On the field, Richie McCaw and Dan Carter have largely managed to avoid the wrath of referees' cards.
However, retirement properties the All Black pair invest in have notched up a lengthy yellow card count since the Ministry of Health introduced a new new traffic light auditing system.
Several problems were identified at the Park Lane Retirement Village, whose shareholders include All Blacks Kieran Read, McCaw, Carter, Andy Ellis and Corey Flynn.
The players own a 10 per cent stake with former internationals Mark Robinson, Aaron Mauger, and Scottish player Sean Maitland.
In a 2012 audit, issues included a resident wandering off and Public Health not being notified about a gastric outbreak.
Merivale Retirement Home in Christchurch, whose shareholders include McCaw, Carter, Flynn and Mauger, received a mixed report in an audit last year.
It received a yellow card for consumer rights and an orange card for shortfalls in service delivery and providing a safe and appropriate environment. The remaining categories received green cards.
Oakwoods Retirement, also part-owned by Carter and McCaw, received two yellow, two orange and two green cards last September. Neither company returned calls.
McCaw's other interests received mixed reports.
Aria Gardens: two orange, one yellow and three green cards.
Oakwood Retirement Village: two orange, two yellow, two green.
Maples Lifecare: five out of six green.
None of the rest homes owned by All Black players received the most serious red card.

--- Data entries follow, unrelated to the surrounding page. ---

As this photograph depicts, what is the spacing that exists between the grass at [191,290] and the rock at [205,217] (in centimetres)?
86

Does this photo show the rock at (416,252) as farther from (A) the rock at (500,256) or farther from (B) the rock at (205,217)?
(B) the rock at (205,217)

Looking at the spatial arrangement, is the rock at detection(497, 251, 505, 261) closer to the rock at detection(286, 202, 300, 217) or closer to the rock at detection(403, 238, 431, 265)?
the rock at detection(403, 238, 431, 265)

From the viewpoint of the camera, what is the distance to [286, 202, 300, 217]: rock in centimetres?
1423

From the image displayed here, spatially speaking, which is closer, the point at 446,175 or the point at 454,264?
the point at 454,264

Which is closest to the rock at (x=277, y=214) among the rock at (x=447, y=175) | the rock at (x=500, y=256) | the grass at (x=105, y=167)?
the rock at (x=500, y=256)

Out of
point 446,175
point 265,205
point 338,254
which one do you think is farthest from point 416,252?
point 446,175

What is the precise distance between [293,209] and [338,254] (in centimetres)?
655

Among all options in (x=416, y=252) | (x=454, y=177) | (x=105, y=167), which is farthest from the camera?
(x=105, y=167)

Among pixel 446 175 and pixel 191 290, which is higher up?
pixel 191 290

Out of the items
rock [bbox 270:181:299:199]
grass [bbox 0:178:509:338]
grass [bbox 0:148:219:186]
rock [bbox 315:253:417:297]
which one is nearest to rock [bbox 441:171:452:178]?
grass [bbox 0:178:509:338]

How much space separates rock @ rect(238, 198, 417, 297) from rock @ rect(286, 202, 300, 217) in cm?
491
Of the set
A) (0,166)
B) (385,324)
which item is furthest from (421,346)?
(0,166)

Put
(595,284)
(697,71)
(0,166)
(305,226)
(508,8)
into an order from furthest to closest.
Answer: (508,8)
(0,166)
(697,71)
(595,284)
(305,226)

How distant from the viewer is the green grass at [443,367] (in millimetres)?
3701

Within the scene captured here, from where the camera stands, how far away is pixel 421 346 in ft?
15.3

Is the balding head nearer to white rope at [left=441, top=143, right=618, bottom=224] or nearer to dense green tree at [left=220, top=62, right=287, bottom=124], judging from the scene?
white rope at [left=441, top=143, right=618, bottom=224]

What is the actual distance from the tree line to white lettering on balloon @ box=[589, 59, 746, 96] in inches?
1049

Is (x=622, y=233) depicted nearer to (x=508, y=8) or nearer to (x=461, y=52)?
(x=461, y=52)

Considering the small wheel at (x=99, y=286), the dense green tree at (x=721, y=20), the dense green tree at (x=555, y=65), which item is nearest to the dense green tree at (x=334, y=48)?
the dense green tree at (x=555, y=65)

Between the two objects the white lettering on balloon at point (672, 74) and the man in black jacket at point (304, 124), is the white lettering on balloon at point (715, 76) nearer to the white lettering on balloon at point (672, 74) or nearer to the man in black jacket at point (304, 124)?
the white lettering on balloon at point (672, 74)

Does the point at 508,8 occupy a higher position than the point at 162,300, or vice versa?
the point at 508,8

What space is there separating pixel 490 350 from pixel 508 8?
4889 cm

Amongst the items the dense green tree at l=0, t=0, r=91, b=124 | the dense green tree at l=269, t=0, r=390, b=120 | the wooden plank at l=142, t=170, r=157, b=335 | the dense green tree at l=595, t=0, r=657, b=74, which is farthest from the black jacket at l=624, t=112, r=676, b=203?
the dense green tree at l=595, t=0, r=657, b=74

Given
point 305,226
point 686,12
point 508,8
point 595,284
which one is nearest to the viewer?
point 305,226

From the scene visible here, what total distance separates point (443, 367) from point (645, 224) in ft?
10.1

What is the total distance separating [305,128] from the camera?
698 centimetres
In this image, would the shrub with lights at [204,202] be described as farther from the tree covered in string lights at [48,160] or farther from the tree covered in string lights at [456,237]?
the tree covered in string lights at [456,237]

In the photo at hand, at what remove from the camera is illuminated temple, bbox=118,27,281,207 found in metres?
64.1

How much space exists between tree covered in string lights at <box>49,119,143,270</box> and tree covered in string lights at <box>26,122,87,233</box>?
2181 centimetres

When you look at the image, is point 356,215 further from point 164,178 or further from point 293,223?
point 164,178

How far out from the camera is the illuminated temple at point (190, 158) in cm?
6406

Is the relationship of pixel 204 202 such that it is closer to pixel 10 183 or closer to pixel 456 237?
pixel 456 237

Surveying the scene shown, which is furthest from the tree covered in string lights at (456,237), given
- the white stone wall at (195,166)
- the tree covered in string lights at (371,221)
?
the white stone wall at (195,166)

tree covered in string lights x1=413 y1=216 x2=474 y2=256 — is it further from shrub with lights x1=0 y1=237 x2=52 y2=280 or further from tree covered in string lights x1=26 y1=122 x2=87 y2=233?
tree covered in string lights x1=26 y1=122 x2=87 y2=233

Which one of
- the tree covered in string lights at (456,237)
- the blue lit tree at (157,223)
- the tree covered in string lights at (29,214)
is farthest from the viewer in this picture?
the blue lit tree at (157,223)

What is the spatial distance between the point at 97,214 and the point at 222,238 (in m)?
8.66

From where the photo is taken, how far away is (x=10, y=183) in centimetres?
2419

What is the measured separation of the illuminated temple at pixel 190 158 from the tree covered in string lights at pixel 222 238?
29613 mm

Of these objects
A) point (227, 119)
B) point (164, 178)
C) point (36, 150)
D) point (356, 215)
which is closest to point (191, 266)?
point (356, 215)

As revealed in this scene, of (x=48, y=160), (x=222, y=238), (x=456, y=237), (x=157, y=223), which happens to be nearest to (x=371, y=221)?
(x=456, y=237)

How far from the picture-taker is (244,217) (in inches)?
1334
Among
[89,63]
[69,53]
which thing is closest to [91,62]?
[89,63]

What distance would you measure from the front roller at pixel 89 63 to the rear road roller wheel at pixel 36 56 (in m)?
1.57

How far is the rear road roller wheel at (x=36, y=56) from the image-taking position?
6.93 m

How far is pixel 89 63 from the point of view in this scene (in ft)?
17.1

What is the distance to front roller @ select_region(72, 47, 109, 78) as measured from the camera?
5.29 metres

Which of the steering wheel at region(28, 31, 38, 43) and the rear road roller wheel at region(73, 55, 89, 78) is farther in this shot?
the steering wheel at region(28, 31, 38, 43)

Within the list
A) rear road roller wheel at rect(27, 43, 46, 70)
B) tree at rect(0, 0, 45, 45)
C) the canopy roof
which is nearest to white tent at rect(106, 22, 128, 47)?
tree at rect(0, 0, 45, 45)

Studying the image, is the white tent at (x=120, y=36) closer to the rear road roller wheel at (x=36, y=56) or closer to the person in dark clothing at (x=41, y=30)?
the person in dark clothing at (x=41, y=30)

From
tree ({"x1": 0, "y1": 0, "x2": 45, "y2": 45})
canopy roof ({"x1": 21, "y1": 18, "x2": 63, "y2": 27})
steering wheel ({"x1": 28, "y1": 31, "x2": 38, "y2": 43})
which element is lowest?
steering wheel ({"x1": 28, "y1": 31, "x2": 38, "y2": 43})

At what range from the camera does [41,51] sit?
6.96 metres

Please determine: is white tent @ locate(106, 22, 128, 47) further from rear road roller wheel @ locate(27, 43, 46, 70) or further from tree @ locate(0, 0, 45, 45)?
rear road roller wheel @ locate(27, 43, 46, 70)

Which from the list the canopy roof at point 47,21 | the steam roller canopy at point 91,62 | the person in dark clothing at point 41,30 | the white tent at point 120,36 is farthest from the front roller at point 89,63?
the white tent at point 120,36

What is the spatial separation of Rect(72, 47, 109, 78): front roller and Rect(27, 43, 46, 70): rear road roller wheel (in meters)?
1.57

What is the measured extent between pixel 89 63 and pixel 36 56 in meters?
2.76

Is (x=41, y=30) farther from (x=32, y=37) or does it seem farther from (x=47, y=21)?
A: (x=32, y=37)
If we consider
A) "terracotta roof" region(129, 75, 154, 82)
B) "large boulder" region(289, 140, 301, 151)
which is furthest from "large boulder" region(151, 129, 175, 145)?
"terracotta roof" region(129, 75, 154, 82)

Ryman Healthcare is among the best performers in the New Zealand Stock exchange.
The head of a KiwiSaver fund that invests in "socially responsible" businesses said aged-care facilities still provided a valuable service to society. "Whether they're delivering to an appropriate standard is a different matter," said Grosvenor KiwiSaver executive David Beattie.
The ratings are: red lights indicate "major shortfalls", green is for no shortfalls, and orange and yellow grades are in between.